Let’s step back for a moment and examine the origins of this horseracing legend. Northern Dancer, a beautiful bay stallion, was foaled on May 27, 1961 to the stallion Nearctic and the mare Natalma. Both parents boasted distinguished pedigrees: Nearctic won the Sovereign Award for Horse of the Year in 1958 while Natalma’s sire was the highly regarded thoroughbred Native Dancer. So it was that the birth of Northern Dancer was greeted with much joy by his owner, E.P. Taylor of Canada’s Windfields Farm.

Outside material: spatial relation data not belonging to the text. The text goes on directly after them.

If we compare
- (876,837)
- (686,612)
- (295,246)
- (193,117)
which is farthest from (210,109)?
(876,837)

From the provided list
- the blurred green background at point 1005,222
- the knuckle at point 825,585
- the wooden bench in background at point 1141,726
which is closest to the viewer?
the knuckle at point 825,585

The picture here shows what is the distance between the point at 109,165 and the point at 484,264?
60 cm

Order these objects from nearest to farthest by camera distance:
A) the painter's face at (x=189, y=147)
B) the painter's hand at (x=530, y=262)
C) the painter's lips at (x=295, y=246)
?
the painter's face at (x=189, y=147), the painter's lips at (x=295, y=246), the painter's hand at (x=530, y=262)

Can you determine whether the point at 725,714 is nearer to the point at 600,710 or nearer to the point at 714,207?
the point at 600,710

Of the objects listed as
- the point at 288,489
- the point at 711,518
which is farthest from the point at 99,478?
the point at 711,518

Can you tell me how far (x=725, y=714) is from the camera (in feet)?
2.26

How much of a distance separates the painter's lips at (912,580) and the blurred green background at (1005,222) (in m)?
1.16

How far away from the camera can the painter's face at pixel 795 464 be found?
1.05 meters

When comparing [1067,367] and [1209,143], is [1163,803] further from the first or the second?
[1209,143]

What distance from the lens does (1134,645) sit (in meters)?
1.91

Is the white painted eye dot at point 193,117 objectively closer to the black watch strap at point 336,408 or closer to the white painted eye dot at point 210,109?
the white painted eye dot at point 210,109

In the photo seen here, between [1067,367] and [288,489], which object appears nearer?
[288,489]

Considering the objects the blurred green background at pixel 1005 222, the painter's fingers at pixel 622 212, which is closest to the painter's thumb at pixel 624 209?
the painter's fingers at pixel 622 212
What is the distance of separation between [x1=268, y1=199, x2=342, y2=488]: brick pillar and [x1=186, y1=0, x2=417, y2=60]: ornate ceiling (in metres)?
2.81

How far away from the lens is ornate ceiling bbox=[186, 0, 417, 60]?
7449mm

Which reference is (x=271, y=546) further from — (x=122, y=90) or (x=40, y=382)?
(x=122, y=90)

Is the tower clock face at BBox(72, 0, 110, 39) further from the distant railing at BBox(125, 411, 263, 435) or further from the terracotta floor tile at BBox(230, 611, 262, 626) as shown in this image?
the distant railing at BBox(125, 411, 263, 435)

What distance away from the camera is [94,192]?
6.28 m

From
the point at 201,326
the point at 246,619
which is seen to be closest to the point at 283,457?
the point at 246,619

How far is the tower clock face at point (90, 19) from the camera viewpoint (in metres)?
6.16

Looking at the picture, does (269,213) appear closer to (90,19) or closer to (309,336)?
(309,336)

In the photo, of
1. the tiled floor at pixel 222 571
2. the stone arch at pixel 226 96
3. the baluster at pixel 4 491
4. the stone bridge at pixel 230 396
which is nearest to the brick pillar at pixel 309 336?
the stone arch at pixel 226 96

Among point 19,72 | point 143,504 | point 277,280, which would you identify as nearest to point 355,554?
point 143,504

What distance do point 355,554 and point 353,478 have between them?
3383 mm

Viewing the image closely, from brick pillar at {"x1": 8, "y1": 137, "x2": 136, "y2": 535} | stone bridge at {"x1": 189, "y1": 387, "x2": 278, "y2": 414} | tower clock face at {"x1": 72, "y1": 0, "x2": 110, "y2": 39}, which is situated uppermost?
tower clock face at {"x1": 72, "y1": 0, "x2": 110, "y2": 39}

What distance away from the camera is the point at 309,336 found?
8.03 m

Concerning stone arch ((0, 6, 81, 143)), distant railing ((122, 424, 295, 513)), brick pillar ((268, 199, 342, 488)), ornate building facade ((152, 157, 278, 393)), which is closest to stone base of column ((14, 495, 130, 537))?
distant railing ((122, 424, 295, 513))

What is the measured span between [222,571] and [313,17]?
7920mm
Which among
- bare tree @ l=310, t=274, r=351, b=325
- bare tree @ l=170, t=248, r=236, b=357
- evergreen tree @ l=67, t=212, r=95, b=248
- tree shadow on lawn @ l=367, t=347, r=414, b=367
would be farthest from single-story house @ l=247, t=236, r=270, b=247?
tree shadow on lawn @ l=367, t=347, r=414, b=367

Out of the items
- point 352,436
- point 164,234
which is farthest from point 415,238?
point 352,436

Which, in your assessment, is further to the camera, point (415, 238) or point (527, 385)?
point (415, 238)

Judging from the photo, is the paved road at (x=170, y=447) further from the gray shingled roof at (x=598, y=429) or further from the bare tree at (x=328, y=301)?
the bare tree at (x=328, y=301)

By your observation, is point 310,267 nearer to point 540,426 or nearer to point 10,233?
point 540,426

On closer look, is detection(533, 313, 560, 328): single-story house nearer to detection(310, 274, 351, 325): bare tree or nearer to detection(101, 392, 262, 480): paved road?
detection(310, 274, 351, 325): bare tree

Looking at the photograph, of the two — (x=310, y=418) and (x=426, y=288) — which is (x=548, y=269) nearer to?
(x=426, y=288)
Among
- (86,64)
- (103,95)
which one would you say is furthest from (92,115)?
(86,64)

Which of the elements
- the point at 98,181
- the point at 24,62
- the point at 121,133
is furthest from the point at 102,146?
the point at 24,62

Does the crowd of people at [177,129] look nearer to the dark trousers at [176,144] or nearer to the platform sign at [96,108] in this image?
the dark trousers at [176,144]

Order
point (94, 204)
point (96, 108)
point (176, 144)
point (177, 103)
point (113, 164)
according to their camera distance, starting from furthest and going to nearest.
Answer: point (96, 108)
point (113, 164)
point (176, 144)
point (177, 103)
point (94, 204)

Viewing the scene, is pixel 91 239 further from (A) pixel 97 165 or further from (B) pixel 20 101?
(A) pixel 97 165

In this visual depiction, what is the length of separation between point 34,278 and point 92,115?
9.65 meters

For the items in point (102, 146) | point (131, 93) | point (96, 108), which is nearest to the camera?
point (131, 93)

Taylor’s hopes were shortly to be realized, perhaps beyond his great expectations: after winning several races as a two-year-old including the Coronation Futurity Stakes, Northern Dancer tore up the track in 1964, winning the Flamingo Stakes, the Florida Derby, the Blue Grass Stakes, the Kentucky Derby, the Preakness Stakes, and finally Canada’s most prominent race, the Queen’s Plate. Over his 2-year racing career encompassing 18 major races, Northern Dancer won 14, placed in 2 and showed in 2. Incredibly, he never finished worse than third!
After closing out his stellar racing career, Northern Dancer enjoyed a busy retirement at stud, siring amazing 146 stakes winners and fathering a legendary bloodline that includes champions such as Nijinsky II, Secreto, Sadler’s Wells and Fanfreluche. His duties continued up until 1986 – a stretch of more than 20 years – when this already legendary sire of racing champions was allowed to relax all responsibilities. Northern Dancer died at peace in 1990 and is memorialized today with a life-size bronze statue that stands proudly at Canada’s Woodbine Racetrack.